» **TASKS**
1: Please reproduce the passage of the article on the CITES meeting starting with "Endangered sharks got" and going on through "leaving with nothing.", without changing a word.
2: For the article on the CITES meeting, decide whether each statement below agrees with it, answering yes or no and quoting the words that settle it: (a) the Doha meeting was attended by 175 nations; (b) CITES meets every year; (c) the hawksbill sea turtle has won CITES protection.
3: Write a continuation of the article on the CITES meeting, picking up after its final sentence.

» **EXCERPT**
= = =

Endangered sharks got short shrift. So did coral – and bluefin tuna, too.

That was a big letdown for US representatives and environmentalists who attended the 175-nation Convention on International Trade in Endangered Species (CITES) meeting in Doha, Qatar, which wrapped up Thursday. Several say they came with high hopes that several species were a lock to be "listed" (protected), but are leaving with nothing.

Nations in attendance soundly rejected international trade restrictions aimed at protecting six shark species, 31 types of coral, and the Atlantic bluefin tuna from extinction, leading to questions as to whether another mechanism besides CITES is needed for protecting economically valuable, but vulnerable marine animals.

IN PICTURES: CITES conference fails to protect any threatened marine species

"This meeting has been a complete disaster for the oceans," says Elizabeth Griffin, a marine scientist and fisheries campaign manager for Oceana, an environmental group, who spoke in a phone interview from Doha. "I question if CITES has the political will to protect economically valuable marine species like sharks. Scientific support for listing these shark species just couldn’t compete with dirty politics."

But others say that CITES, which meets every 2-1/2 years or so, is still the last best hope for globally endangered species, which is roughly the international equivalent of the United States' Endangered Species Act.

The body has been a strong tool for protecting land-based species – such as the elephant-ivory trade ban. It has helped preserve 5,000 species of animals and 28,000 species of plants – from over-exploitation by limiting international trade.

A few marine species – including whale sharks, white sharks, basking sharks, sea horses, and the hawksbill sea turtle – have won CITES protection. But none of those have a high economic value – not compared with the bluefin tuna, which can fetch $100,000 per fish at Japanese fish auctions.

Several marine scientists and environmentalists say that the results at this CITES meeting showed the body's inability to protect marine species in "the commons" where there are no defined borders. They say that lack of political will on the part of some countries, combined with economic self-interest on the part of other countries, trumped species protections even in the face of overwhelming scientific evidence of severe species decline.

= = =

» **AVAILABLE DATA**

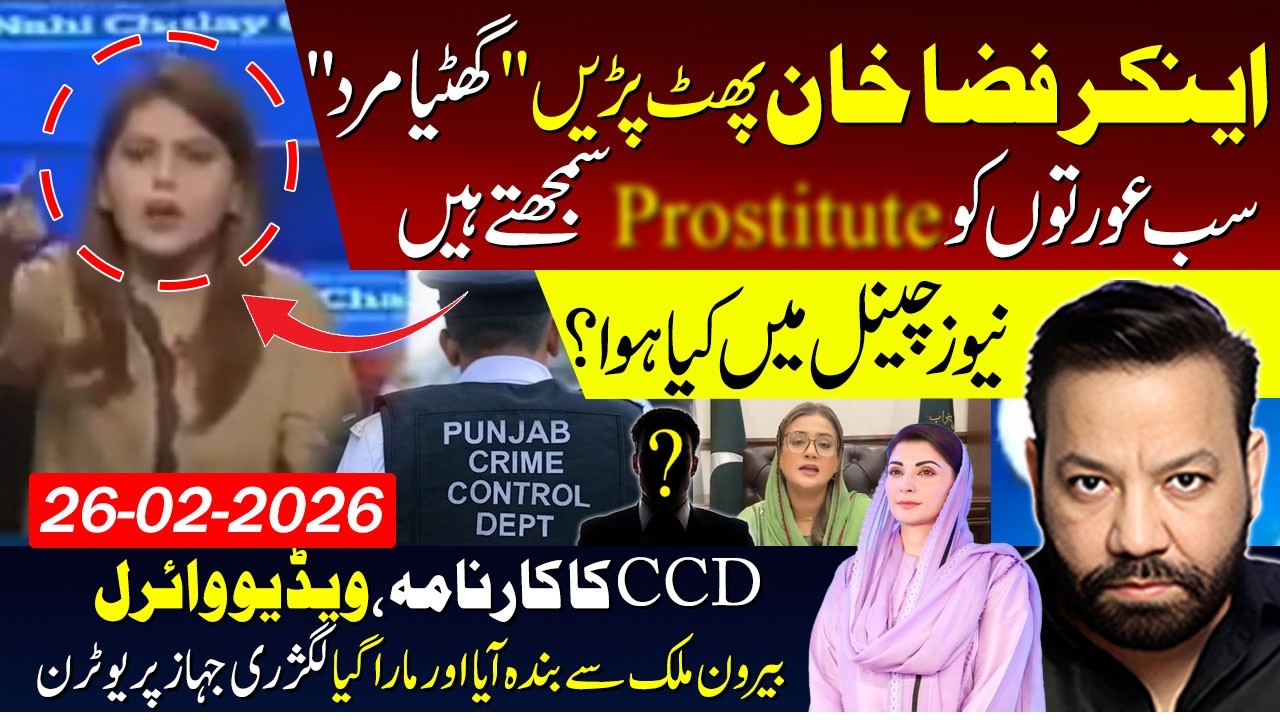 🔴What happened to anchor Fiza Khan on news channel? CCD News updates🚨🚨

= = =

» **RESPONSES FOR EACH TASK**
1:
Endangered sharks got short shrift. So did coral – and bluefin tuna, too.

That was a big letdown for US representatives and environmentalists who attended the 175-nation Convention on International Trade in Endangered Species (CITES) meeting in Doha, Qatar, which wrapped up Thursday. Several say they came with high hopes that several species were a lock to be "listed" (protected), but are leaving with nothing.

2:
(a) Yes: "the 175-nation Convention on International Trade in Endangered Species (CITES) meeting in Doha, Qatar"
(b) No: "CITES, which meets every 2-1/2 years or so"
(c) Yes: "A few marine species – including whale sharks, white sharks, basking sharks, sea horses, and the hawksbill sea turtle – have won CITES protection."

3:
"This failure is not because negotiators weren't doing their job," says Andrew Rosenberg, an adviser to President Obama's ocean policy task force. "It's because short-term economic interests dominated this conference. Some nations just could not give up the last remaining money to be made on tuna and shark fin soup."

Japan and other fishing and fish-consuming nations lobbied heavily against any restrictions, conferees told the Monitor. Despite support from the US and many European nations, developing nations were strongly swayed by Japanese arguments that trade bans would hurt their nations' economies, they said.

The Japanese, Ms. Griffin says, "hosted dinner at the Japanese embassy, and served blue tuna the night before the vote."

The next day, at a critical point in the debate, a Libyan delegate stood and denounced scientific assessments as “lies” and forced an early vote, observers told the Monitor. The vote went 68 to 20 against with 30 abstentions – and the trade ban on bluefin tuna was dead.

After that vote, Japan opposed restrictions on shark trade, Griffin says, but mostly because it doesn't want CITES to be involved in regulating trade in any kind of fish, lest that precedent expand back to species such as tuna.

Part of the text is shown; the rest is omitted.